Joan Mitchell Exhibit Brings Feeling to David Zwirner Gallery
"To define a feeling: Joan Mitchell, 1960–1965" includes works from both public and private collections, as well as the Joan Mitchell Foundation
Now on view at David Zwirner Gallery in New York are select paintings and works on paper by the famed American artist Joan Mitchell. Titled “To define a feeling: Joan Mitchell, 1960-1965,” the exhibition is inspired by what the artist herself once told said she was searching for in her work. “That particular thing I want can’t be verbalized… I’m trying for something more specific than movies of my everyday life: To define a feeling,” she told ARTnews in 1965.
Curated by Sarah Roberts, the Senior Director of Curatorial Affairs at the Joan Mitchell Foundation, highlights include a triptych titled Untitled (1963), a transitional piece titled Mandres, (c. 1962), and various small-scale paintings inspired by stations on the Paris Metro, all of which were part of Mitchell’s 1965 solo exhibition at New York’s Stable Gallery. Additionally, several large-scale paintings from the collection of the Joan Mitchell Foundation are also on view, along with rarely displayed works on paper made with charcoal and crayon, sometimes combined with watercolor. These creations display Mitchell’s foray into exploring color and form in a different medium.
“With the selection of works for the exhibition, we sought to demonstrate the arc of Mitchell’s work between 1960 and 1965, as she moved from making powerful and mercurial canvases like Mandres, (c. 1962) that experimented radically with the physical properties of oil paint toward a deeper engagement with landscape,” Roberts told Galerie. “Roiling with turbulent deep green, umber, and flashes of cerulean and violet, the drawings and paintings from 1963 and 1964, such as Untitled, 1963 [MoMA] and Untitled, c. 1964 [Joan Mitchell Foundation] drew more directly than any previous works on a particular landscape, specifically the Mediterranean coast as seen while sailing with her then-partner Jean Paul Riopelle.”

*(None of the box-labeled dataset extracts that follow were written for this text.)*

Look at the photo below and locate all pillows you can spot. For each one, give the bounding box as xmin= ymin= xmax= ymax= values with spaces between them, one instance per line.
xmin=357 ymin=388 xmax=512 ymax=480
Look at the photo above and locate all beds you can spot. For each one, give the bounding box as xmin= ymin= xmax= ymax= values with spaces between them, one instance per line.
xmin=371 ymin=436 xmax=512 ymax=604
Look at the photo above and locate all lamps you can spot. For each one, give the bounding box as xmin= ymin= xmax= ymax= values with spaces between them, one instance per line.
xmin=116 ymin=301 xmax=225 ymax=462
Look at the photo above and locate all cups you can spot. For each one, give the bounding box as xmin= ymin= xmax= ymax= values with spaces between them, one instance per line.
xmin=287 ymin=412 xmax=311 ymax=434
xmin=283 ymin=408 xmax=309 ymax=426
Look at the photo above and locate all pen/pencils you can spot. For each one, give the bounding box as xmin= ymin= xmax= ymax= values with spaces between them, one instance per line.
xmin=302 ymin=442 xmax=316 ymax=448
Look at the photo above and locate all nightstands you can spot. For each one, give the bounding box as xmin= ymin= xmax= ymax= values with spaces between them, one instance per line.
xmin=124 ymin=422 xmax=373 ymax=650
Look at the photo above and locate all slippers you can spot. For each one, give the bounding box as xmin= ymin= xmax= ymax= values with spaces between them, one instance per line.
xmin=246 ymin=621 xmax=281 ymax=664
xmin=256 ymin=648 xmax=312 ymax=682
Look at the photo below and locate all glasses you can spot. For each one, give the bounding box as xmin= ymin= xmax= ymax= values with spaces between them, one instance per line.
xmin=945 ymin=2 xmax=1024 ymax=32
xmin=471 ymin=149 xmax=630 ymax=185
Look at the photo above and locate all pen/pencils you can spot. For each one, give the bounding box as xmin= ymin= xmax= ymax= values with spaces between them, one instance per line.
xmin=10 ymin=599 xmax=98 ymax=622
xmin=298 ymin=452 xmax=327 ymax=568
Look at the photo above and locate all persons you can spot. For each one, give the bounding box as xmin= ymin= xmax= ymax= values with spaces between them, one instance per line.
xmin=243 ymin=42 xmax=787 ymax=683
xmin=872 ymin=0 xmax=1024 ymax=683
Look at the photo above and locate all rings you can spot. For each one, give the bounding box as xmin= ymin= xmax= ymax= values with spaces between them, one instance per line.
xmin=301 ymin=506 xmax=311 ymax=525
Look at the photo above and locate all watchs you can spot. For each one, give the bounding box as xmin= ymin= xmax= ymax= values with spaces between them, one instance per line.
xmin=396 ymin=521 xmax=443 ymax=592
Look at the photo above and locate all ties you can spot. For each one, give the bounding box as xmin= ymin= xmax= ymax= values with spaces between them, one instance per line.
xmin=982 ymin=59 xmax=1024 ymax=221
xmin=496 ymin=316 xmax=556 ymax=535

“These paintings and drawings are not well-known or studied, and have not been shown in concentration in more than a decade,” she continued. “They demonstrate Mitchell’s lifelong dedication to radical experimentation and to painting in oil, regardless of ever-changing artistic trends. A primary goal of the Joan Mitchell Foundation for this Centennial year has been to expand scholarly and public understanding of Mitchell’s work, and this exhibition advances that purpose by presenting in depth one of her most surprising and commanding bodies of work.”
The exhibit also includes primary materials sourced from the Joan Mitchell Foundation’s archives. Additionally, David Zwirner Books will release a fully illustrated catalogue with new scholarship on this time in Mitchell’s life and career, penned by Roberts and other authors.
“To define a feeling: Joan Mitchell 1960-1965” is on view at David Zwirner Gallery through December 13.